Their focus on fans isn’t an accident. It’s the strategy. The Rockets have the biggest media team in cycling (25 people) because they believe that an engaged fanbase is the most valuable asset a modern sports team can own. As Tietema said, “Ultimately, the brands we work with want an engaged fanbase.”

And he’s right. Racing alone doesn’t build that. Storytelling does.

They didn’t build a team and then look for fans. They built a fanbase and then a team worth following.

The costs you can't budget for

So, what’s the cost of running a cycling team?

On paper, it’s salaries, bikes, flights, staff, logistics, media, insurance, and a thousand line items that slowly bleed you dry. In my case, it’s an initial $2.5 million spend over three years, with year one run as a minimum viable product and years two and three only making sense if the foundations are solid. That’s the number I’m pitching for, and the figure that spreadsheets are built around.

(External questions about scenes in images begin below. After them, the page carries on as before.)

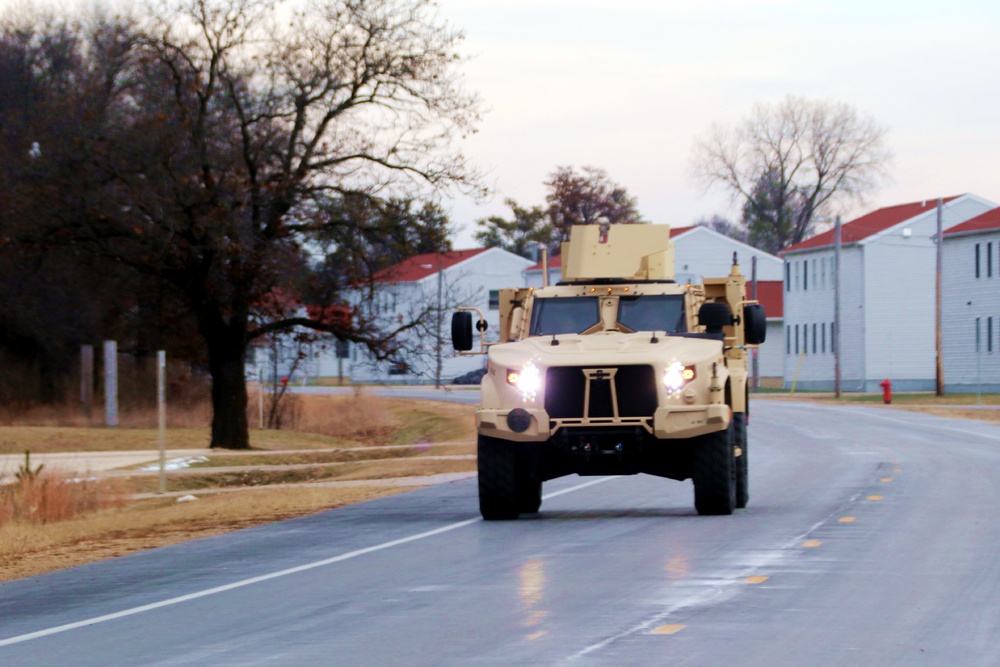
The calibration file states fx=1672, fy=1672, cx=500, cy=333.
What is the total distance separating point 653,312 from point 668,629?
8.89 metres

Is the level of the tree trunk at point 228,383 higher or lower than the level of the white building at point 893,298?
lower

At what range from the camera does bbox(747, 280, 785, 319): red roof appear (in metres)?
95.4

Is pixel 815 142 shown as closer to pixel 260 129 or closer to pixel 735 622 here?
pixel 260 129

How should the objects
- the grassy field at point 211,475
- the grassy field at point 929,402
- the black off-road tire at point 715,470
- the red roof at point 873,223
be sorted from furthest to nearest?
the red roof at point 873,223
the grassy field at point 929,402
the grassy field at point 211,475
the black off-road tire at point 715,470

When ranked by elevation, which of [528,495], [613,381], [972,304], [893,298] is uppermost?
[893,298]

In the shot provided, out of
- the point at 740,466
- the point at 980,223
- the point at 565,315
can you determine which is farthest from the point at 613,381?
the point at 980,223

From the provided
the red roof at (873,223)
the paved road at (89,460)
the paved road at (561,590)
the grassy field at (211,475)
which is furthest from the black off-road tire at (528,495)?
the red roof at (873,223)

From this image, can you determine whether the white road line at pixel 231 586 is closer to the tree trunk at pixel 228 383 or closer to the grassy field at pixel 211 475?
the grassy field at pixel 211 475

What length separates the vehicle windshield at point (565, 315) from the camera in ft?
62.0

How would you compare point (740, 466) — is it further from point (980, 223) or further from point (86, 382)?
point (980, 223)

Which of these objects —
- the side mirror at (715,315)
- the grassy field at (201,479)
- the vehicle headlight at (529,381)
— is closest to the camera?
the vehicle headlight at (529,381)

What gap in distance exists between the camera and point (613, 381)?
16953 mm

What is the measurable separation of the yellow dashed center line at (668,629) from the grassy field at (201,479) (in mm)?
7386

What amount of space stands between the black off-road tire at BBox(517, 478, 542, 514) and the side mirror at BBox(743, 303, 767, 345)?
295cm
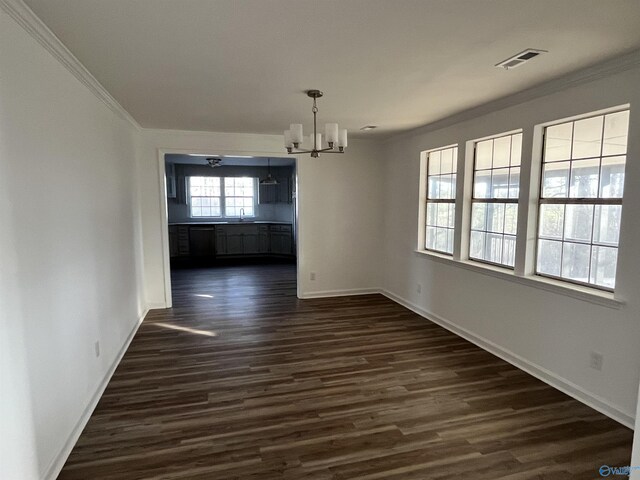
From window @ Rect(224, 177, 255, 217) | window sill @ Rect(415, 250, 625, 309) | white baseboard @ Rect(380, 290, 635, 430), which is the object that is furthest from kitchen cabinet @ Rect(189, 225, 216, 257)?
window sill @ Rect(415, 250, 625, 309)

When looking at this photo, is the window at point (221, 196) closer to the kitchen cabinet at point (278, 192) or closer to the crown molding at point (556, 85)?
the kitchen cabinet at point (278, 192)

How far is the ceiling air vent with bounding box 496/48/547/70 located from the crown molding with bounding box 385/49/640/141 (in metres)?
0.56

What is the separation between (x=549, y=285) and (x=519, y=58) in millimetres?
1768

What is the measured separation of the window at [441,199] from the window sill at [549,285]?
0.44 meters

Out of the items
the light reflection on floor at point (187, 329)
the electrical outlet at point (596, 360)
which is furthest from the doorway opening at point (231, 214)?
the electrical outlet at point (596, 360)

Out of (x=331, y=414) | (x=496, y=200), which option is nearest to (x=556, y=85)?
(x=496, y=200)

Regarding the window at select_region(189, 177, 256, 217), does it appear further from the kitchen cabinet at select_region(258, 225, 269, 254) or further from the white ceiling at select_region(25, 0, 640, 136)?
the white ceiling at select_region(25, 0, 640, 136)

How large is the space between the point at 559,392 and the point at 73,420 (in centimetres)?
349

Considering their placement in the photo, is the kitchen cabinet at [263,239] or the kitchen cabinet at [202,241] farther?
the kitchen cabinet at [263,239]

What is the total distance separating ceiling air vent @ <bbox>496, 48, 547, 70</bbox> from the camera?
7.68 ft

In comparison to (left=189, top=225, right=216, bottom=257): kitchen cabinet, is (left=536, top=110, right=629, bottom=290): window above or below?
above

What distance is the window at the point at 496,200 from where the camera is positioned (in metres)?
3.53

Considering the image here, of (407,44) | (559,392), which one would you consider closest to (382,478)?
(559,392)

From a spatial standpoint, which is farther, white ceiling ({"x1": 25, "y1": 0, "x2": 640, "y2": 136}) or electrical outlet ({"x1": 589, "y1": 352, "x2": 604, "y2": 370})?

But that’s not the real cost.

The real cost is commitment. It’s time, stress, responsibility, and the acceptance that running a team is not a side project. It’s a full-time job with real consequences. I learned that at Ribble Rebellion, where I saw firsthand what it takes.

Even still, you may fail, very publicly, and very expensively.

And then there’s the cost that cycling still refuses to price in: attention.

The team was born out of Tietema's personal YouTube channel, Tour de Tietema (Image credit: Szymon Gruchalski/Getty Images)

Tietema and the Unibet Rose Rockets understood something early on that most teams still don’t. You’re not just competing on the road. You’re competing for eyeballs. Media, storytelling, and fan engagement aren’t 'nice to have' add-ons once the racing is sorted. They are the product. The racing is the amplifier.

That’s where most teams get stuck. They spend heavily on performance, assume fans will follow, and then wonder why sponsors struggle to see a return. They operate like it’s still enough to simply exist, to turn up, to race, to hope. It isn’t.

So when people ask me why I want to start a professional cycling team, this is the honest answer. Not because it’s easy. Not because it’s profitable. Not because the model works. But because I think it can work differently.

Because if you’re not winning, and you’re not building an audience, then you’re not running a sports team. You’re just burning money and hoping someone else hasn’t noticed yet.